The controversies surrounding the safety and efficacy of cBHT illustrate the need for further scientific and medical scrutiny of these substances. Until such studies are completed, physicians should exercise caution when prescribing cBHT and counsel their patients about the controversy over the use of these non-FDA approved preparations. Additionally, patients should educate themselves about HT and engage in candid discussions with their doctors. Thoughtful consideration should be given to the decision to undergo any HT, and cBHT presents unique and additional concerns because of the process by which many of them are made.


The Endocrine Society is concerned that patients are receiving potentially misleading or false information about the benefits and risks of cBHT. Therefore, the Society supports FDA regulation and oversight of all hormones regardless of chemical structure or method of manufacture.

This should include, but not be limited to, the following:

  • Surveys for purity and dosage accuracy
  • Mandatory reporting by drug manufacturers of adverse events
  • A registry of adverse events related to the use of hormone preparations
  • Inclusion of uniform information for patients, such as warnings and precautions, in packaging of hormone products.

Originally issued October 26, 2006; Reissued February 5, 2009; Reissued September 26, 2017; Reissued October 2, 2019.
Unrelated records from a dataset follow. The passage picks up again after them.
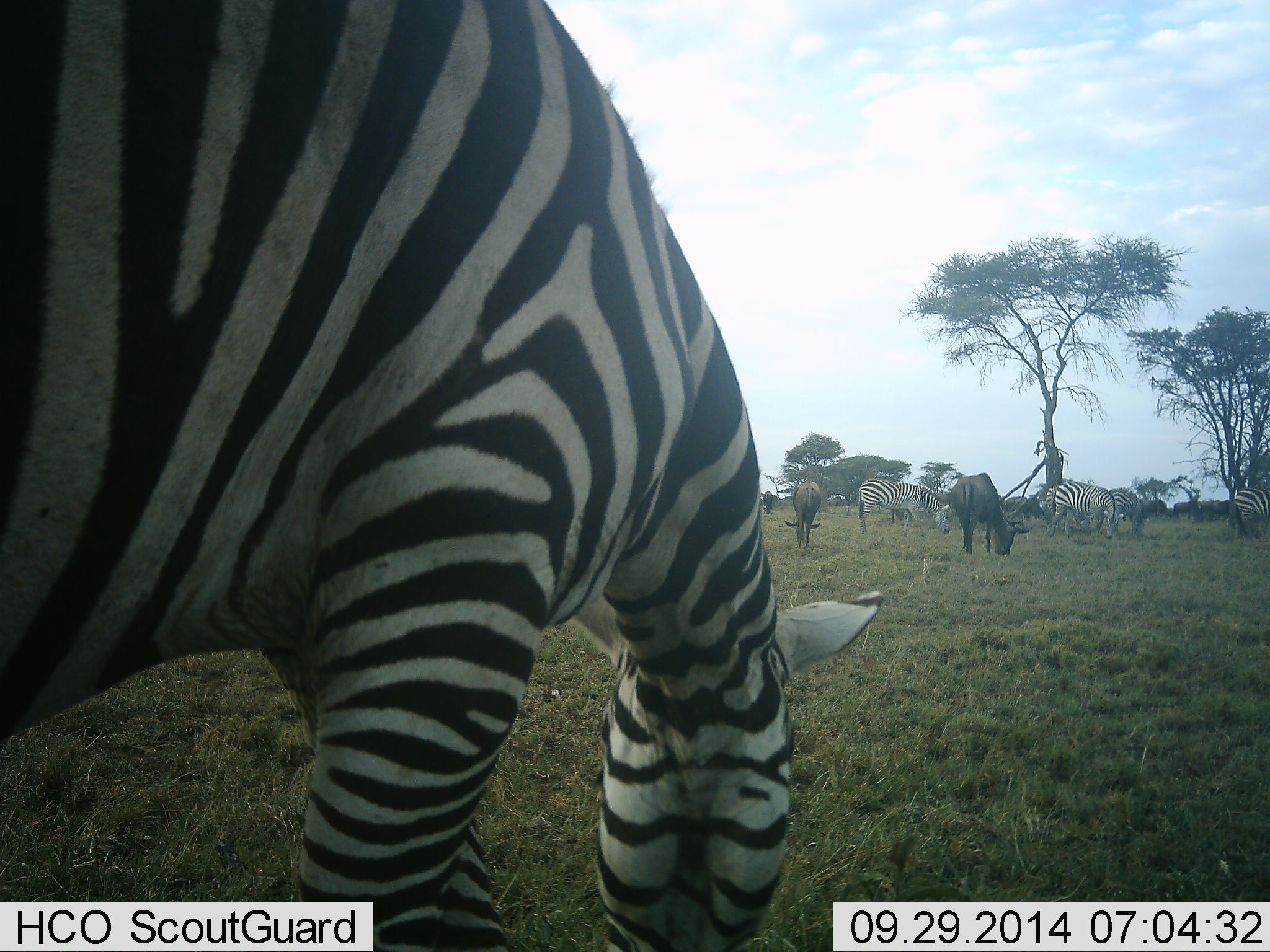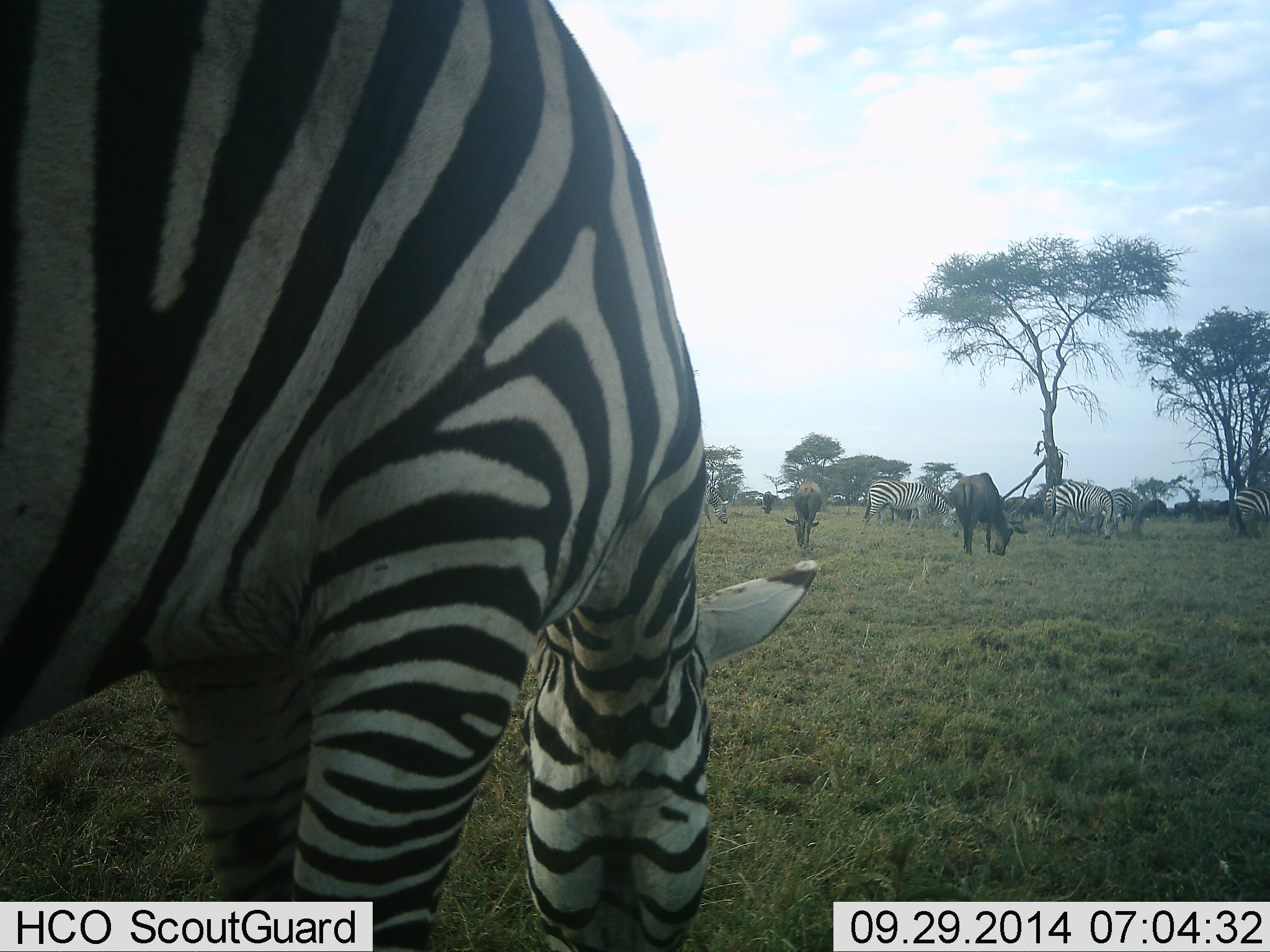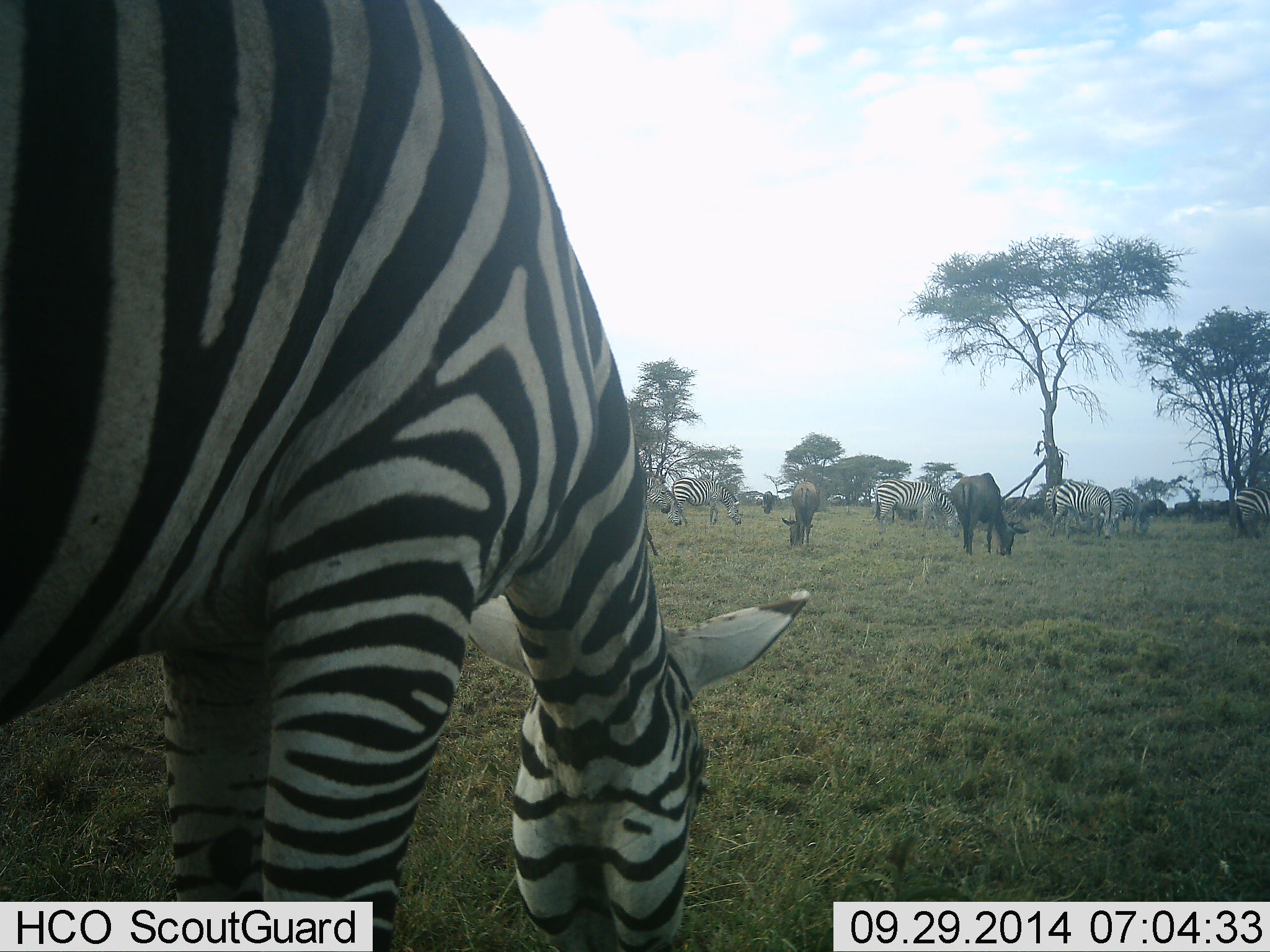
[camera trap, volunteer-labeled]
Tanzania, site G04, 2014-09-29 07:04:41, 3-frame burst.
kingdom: Animalia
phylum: Chordata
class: Mammalia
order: Artiodactyla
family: Bovidae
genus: Connochaetes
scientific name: Connochaetes taurinus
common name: blue wildebeest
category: wildebeest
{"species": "wildebeest (blue wildebeest) (Connochaetes taurinus)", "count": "3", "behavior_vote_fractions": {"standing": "20%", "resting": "0%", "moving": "0%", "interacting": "0%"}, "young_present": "0%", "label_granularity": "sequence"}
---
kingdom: Animalia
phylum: Chordata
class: Mammalia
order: Perissodactyla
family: Equidae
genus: Equus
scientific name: Equus quagga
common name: plains zebra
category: zebra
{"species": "zebra (plains zebra) (Equus quagga)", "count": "7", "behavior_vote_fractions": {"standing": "31%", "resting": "0%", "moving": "6%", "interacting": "0%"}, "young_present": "0%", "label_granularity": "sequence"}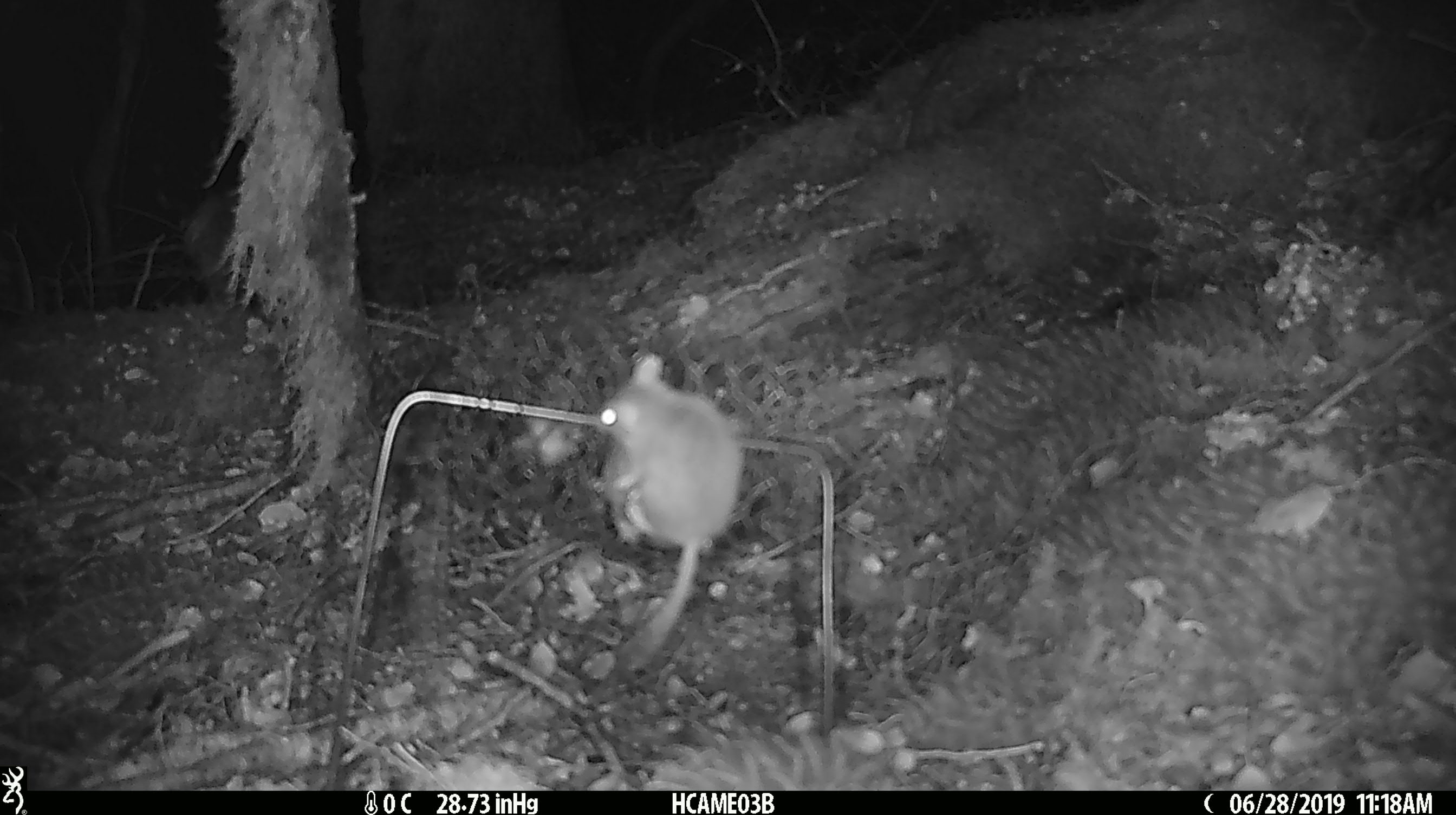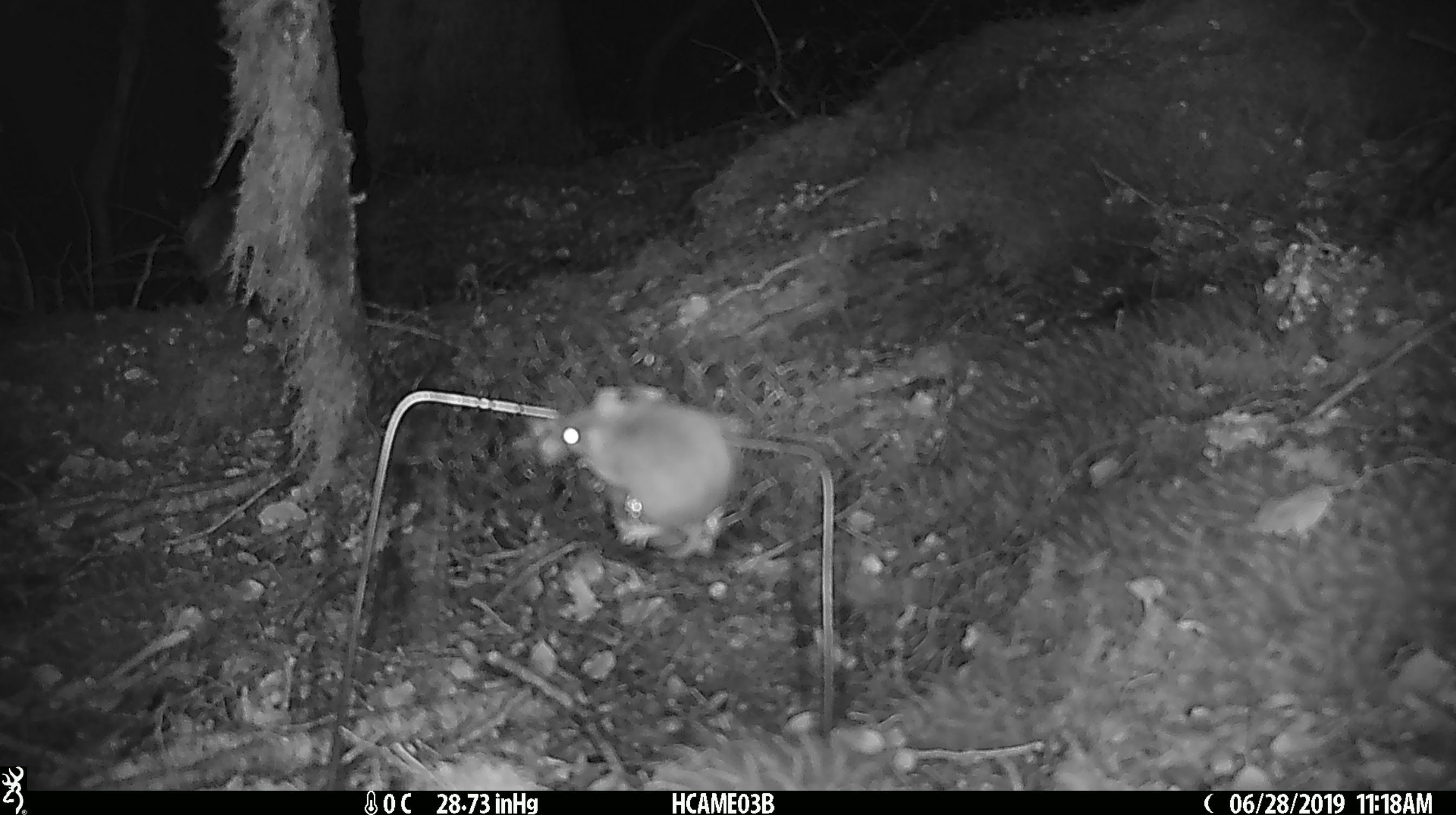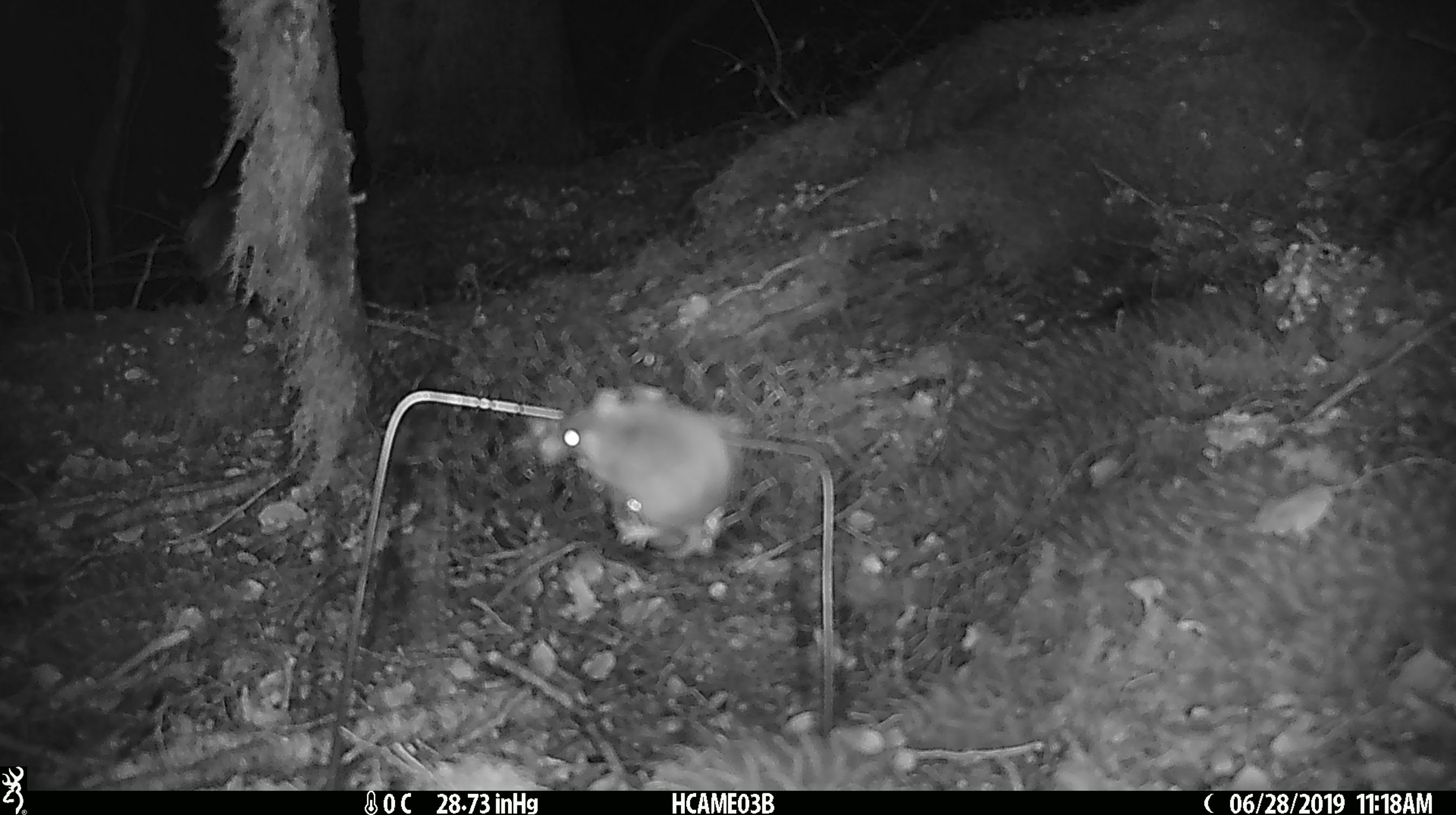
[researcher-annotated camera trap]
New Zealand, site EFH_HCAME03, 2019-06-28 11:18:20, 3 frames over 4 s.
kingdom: Animalia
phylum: Chordata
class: Mammalia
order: Rodentia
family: Muridae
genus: Mus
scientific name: Mus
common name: mouse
  1. Santoro N, Braunstein GD, Butts CL, et al. Compounded Bioidentical Hormones in Endocrinology Practice: An Endocrine Society Scientific Statement. J Clin Endocrinol Metab 2016; 101:1318-1343.
  2. ibid
  3. Stuenkel CA, Davis SR, Gompel A, et al. Treatment of Symptoms of the Menopause. An Endocrine Society Clinical Practice Guideline. J Clin Endocrinol Metab 2015; 100:3975-4011.
  4. Gass ML, Stuenkel CA, Utian WH, et al. Use of compounded hormone therapy in the United States: report of The North American Menopause Society Survey. Menopause 2015;22:1276-1284.
  5. FDA Statement on improving adverse event reporting of compounded drugs to protect patients. Released September 9, 2019. https://www.fda.gov/news-events/press-announcements/statement-improving-adverse-event-reporting-compounded-drugs-protect-patients
  6. Jiang XD. Postmenopausal pellet vs. FDA approved hormonal therapy: an assessment of serum estradiol and testosterone levels. The North American Menopause Society 29th Annual Scientific Meeting, September 25-28, 2019, Chicago. Presented as oral abstract in Plenary Session on Top Scoring Abstract Presentations, Friday, September 27, at 1:45 pm to 2:00 pm.
  7. Manson JE, Chlebowski RT, Stefanick ML, et al. Menopausal hormone therapy and health outcomes during the intervention and extended post stopping phases of the Women’s Health Initiative randomized trials. JAMA 2013;310:1353-1368.
  8. Stuenkel CA, Davis SR, Gompel A, et al. Treatment of Symptoms of the Menopause. An Endocrine Society Clinical Practice Guideline. J Clin Endocrinol Metab 2015; 100:3975-4011.
  9. Davis SR, Baber R, Panay N, et al. Global Consensus Position Statement on the Use of Testosterone Therapy for Women. J Clin Endocrinol Metab 2019;104:4660-4666.